| SOURCE INFORMATION |
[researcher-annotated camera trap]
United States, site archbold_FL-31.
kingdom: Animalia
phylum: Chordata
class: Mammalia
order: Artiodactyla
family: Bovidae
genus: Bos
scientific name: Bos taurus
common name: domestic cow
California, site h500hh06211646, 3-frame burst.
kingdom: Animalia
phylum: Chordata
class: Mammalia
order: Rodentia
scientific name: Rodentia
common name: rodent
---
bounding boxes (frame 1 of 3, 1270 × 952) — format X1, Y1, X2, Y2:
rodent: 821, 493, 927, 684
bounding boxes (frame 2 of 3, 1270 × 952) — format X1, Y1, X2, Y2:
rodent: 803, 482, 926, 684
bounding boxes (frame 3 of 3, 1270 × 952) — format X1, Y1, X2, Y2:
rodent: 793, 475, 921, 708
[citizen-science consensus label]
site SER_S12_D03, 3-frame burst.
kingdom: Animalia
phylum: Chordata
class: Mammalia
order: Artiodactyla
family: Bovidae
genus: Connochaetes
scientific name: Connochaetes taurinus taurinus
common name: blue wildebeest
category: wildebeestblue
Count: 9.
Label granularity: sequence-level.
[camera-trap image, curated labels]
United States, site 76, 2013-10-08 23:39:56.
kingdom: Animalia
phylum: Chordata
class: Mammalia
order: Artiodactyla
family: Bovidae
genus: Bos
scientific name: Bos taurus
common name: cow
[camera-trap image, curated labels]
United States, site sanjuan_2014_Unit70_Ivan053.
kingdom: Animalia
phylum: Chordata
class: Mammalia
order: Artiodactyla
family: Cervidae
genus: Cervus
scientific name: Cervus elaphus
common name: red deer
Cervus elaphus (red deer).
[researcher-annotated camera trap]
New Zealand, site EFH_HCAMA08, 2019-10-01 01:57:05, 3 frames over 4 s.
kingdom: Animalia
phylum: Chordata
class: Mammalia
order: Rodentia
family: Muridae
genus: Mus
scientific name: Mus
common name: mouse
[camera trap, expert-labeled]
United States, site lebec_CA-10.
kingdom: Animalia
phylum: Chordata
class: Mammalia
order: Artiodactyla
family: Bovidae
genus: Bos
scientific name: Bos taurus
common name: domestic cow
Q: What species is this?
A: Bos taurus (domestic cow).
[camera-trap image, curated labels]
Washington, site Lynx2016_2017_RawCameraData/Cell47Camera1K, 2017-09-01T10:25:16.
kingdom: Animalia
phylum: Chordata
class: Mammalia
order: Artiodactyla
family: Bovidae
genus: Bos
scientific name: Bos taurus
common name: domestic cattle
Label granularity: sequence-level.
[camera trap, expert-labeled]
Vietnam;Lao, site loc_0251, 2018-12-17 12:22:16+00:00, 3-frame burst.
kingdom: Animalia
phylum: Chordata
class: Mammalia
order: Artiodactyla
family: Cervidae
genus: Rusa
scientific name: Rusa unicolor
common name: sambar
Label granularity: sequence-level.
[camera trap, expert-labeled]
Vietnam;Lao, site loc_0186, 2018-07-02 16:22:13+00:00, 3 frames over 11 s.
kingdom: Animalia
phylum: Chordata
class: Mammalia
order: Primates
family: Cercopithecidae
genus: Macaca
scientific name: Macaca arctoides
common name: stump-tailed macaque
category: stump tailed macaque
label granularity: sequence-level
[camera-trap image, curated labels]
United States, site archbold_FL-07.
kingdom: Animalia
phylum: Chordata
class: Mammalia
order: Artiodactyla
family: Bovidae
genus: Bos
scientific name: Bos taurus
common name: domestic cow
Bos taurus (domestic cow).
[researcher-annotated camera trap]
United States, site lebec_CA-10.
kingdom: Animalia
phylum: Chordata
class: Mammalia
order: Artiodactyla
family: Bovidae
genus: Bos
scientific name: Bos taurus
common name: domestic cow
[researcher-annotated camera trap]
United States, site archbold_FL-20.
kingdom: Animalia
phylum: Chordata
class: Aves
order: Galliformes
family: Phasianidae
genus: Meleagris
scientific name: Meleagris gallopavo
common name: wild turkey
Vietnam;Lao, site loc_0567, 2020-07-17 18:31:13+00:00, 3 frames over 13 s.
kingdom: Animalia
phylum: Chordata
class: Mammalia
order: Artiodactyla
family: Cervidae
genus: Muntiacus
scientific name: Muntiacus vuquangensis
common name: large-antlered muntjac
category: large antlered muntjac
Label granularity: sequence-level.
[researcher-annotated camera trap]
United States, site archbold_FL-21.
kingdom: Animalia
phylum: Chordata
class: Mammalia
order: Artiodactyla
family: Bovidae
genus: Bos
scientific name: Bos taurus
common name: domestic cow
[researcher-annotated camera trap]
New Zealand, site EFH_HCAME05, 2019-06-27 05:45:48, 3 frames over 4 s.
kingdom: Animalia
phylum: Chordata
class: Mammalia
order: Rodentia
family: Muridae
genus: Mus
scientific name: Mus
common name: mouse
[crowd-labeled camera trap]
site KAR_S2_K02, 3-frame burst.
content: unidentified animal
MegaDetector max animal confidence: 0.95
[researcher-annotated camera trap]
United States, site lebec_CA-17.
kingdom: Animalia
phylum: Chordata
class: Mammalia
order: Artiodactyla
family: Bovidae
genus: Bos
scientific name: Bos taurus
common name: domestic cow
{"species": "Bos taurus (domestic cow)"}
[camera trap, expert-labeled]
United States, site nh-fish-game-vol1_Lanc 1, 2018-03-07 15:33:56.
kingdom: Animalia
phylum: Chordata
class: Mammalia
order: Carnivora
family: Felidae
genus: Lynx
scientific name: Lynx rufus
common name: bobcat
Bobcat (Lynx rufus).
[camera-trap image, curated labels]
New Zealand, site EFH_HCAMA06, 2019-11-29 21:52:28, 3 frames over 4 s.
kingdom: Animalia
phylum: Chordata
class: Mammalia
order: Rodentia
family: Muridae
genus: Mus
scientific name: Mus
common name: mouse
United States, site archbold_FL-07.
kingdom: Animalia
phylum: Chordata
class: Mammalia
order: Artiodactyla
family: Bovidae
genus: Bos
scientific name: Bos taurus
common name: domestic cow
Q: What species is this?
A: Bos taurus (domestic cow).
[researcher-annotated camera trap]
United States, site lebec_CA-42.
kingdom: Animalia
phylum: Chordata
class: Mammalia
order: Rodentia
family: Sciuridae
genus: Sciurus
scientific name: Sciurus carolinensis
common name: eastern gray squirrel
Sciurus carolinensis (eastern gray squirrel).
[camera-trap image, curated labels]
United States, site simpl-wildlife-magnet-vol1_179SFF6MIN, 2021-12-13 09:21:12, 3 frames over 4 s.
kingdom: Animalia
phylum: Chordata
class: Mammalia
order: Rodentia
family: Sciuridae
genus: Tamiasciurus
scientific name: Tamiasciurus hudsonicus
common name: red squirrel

| YOUR OBJECTIVE |
In full and without error, give the listing again.

| SOLUTION BELOW |
[researcher-annotated camera trap]
United States, site archbold_FL-31.
kingdom: Animalia
phylum: Chordata
class: Mammalia
order: Artiodactyla
family: Bovidae
genus: Bos
scientific name: Bos taurus
common name: domestic cow
California, site h500hh06211646, 3-frame burst.
kingdom: Animalia
phylum: Chordata
class: Mammalia
order: Rodentia
scientific name: Rodentia
common name: rodent
---
bounding boxes (frame 1 of 3, 1270 × 952) — format X1, Y1, X2, Y2:
rodent: 821, 493, 927, 684
bounding boxes (frame 2 of 3, 1270 × 952) — format X1, Y1, X2, Y2:
rodent: 803, 482, 926, 684
bounding boxes (frame 3 of 3, 1270 × 952) — format X1, Y1, X2, Y2:
rodent: 793, 475, 921, 708
[citizen-science consensus label]
site SER_S12_D03, 3-frame burst.
kingdom: Animalia
phylum: Chordata
class: Mammalia
order: Artiodactyla
family: Bovidae
genus: Connochaetes
scientific name: Connochaetes taurinus taurinus
common name: blue wildebeest
category: wildebeestblue
Count: 9.
Label granularity: sequence-level.
[camera-trap image, curated labels]
United States, site 76, 2013-10-08 23:39:56.
kingdom: Animalia
phylum: Chordata
class: Mammalia
order: Artiodactyla
family: Bovidae
genus: Bos
scientific name: Bos taurus
common name: cow
[camera-trap image, curated labels]
United States, site sanjuan_2014_Unit70_Ivan053.
kingdom: Animalia
phylum: Chordata
class: Mammalia
order: Artiodactyla
family: Cervidae
genus: Cervus
scientific name: Cervus elaphus
common name: red deer
Cervus elaphus (red deer).
[researcher-annotated camera trap]
New Zealand, site EFH_HCAMA08, 2019-10-01 01:57:05, 3 frames over 4 s.
kingdom: Animalia
phylum: Chordata
class: Mammalia
order: Rodentia
family: Muridae
genus: Mus
scientific name: Mus
common name: mouse
[camera trap, expert-labeled]
United States, site lebec_CA-10.
kingdom: Animalia
phylum: Chordata
class: Mammalia
order: Artiodactyla
family: Bovidae
genus: Bos
scientific name: Bos taurus
common name: domestic cow
Q: What species is this?
A: Bos taurus (domestic cow).
[camera-trap image, curated labels]
Washington, site Lynx2016_2017_RawCameraData/Cell47Camera1K, 2017-09-01T10:25:16.
kingdom: Animalia
phylum: Chordata
class: Mammalia
order: Artiodactyla
family: Bovidae
genus: Bos
scientific name: Bos taurus
common name: domestic cattle
Label granularity: sequence-level.
[camera trap, expert-labeled]
Vietnam;Lao, site loc_0251, 2018-12-17 12:22:16+00:00, 3-frame burst.
kingdom: Animalia
phylum: Chordata
class: Mammalia
order: Artiodactyla
family: Cervidae
genus: Rusa
scientific name: Rusa unicolor
common name: sambar
Label granularity: sequence-level.
[camera trap, expert-labeled]
Vietnam;Lao, site loc_0186, 2018-07-02 16:22:13+00:00, 3 frames over 11 s.
kingdom: Animalia
phylum: Chordata
class: Mammalia
order: Primates
family: Cercopithecidae
genus: Macaca
scientific name: Macaca arctoides
common name: stump-tailed macaque
category: stump tailed macaque
label granularity: sequence-level
[camera-trap image, curated labels]
United States, site archbold_FL-07.
kingdom: Animalia
phylum: Chordata
class: Mammalia
order: Artiodactyla
family: Bovidae
genus: Bos
scientific name: Bos taurus
common name: domestic cow
Bos taurus (domestic cow).
[researcher-annotated camera trap]
United States, site lebec_CA-10.
kingdom: Animalia
phylum: Chordata
class: Mammalia
order: Artiodactyla
family: Bovidae
genus: Bos
scientific name: Bos taurus
common name: domestic cow
[researcher-annotated camera trap]
United States, site archbold_FL-20.
kingdom: Animalia
phylum: Chordata
class: Aves
order: Galliformes
family: Phasianidae
genus: Meleagris
scientific name: Meleagris gallopavo
common name: wild turkey
Vietnam;Lao, site loc_0567, 2020-07-17 18:31:13+00:00, 3 frames over 13 s.
kingdom: Animalia
phylum: Chordata
class: Mammalia
order: Artiodactyla
family: Cervidae
genus: Muntiacus
scientific name: Muntiacus vuquangensis
common name: large-antlered muntjac
category: large antlered muntjac
Label granularity: sequence-level.
[researcher-annotated camera trap]
United States, site archbold_FL-21.
kingdom: Animalia
phylum: Chordata
class: Mammalia
order: Artiodactyla
family: Bovidae
genus: Bos
scientific name: Bos taurus
common name: domestic cow
[researcher-annotated camera trap]
New Zealand, site EFH_HCAME05, 2019-06-27 05:45:48, 3 frames over 4 s.
kingdom: Animalia
phylum: Chordata
class: Mammalia
order: Rodentia
family: Muridae
genus: Mus
scientific name: Mus
common name: mouse
[crowd-labeled camera trap]
site KAR_S2_K02, 3-frame burst.
content: unidentified animal
MegaDetector max animal confidence: 0.95
[researcher-annotated camera trap]
United States, site lebec_CA-17.
kingdom: Animalia
phylum: Chordata
class: Mammalia
order: Artiodactyla
family: Bovidae
genus: Bos
scientific name: Bos taurus
common name: domestic cow
{"species": "Bos taurus (domestic cow)"}
[camera trap, expert-labeled]
United States, site nh-fish-game-vol1_Lanc 1, 2018-03-07 15:33:56.
kingdom: Animalia
phylum: Chordata
class: Mammalia
order: Carnivora
family: Felidae
genus: Lynx
scientific name: Lynx rufus
common name: bobcat
Bobcat (Lynx rufus).
[camera-trap image, curated labels]
New Zealand, site EFH_HCAMA06, 2019-11-29 21:52:28, 3 frames over 4 s.
kingdom: Animalia
phylum: Chordata
class: Mammalia
order: Rodentia
family: Muridae
genus: Mus
scientific name: Mus
common name: mouse
United States, site archbold_FL-07.
kingdom: Animalia
phylum: Chordata
class: Mammalia
order: Artiodactyla
family: Bovidae
genus: Bos
scientific name: Bos taurus
common name: domestic cow
Q: What species is this?
A: Bos taurus (domestic cow).
[researcher-annotated camera trap]
United States, site lebec_CA-42.
kingdom: Animalia
phylum: Chordata
class: Mammalia
order: Rodentia
family: Sciuridae
genus: Sciurus
scientific name: Sciurus carolinensis
common name: eastern gray squirrel
Sciurus carolinensis (eastern gray squirrel).
[camera-trap image, curated labels]
United States, site simpl-wildlife-magnet-vol1_179SFF6MIN, 2021-12-13 09:21:12, 3 frames over 4 s.
kingdom: Animalia
phylum: Chordata
class: Mammalia
order: Rodentia
family: Sciuridae
genus: Tamiasciurus
scientific name: Tamiasciurus hudsonicus
common name: red squirrel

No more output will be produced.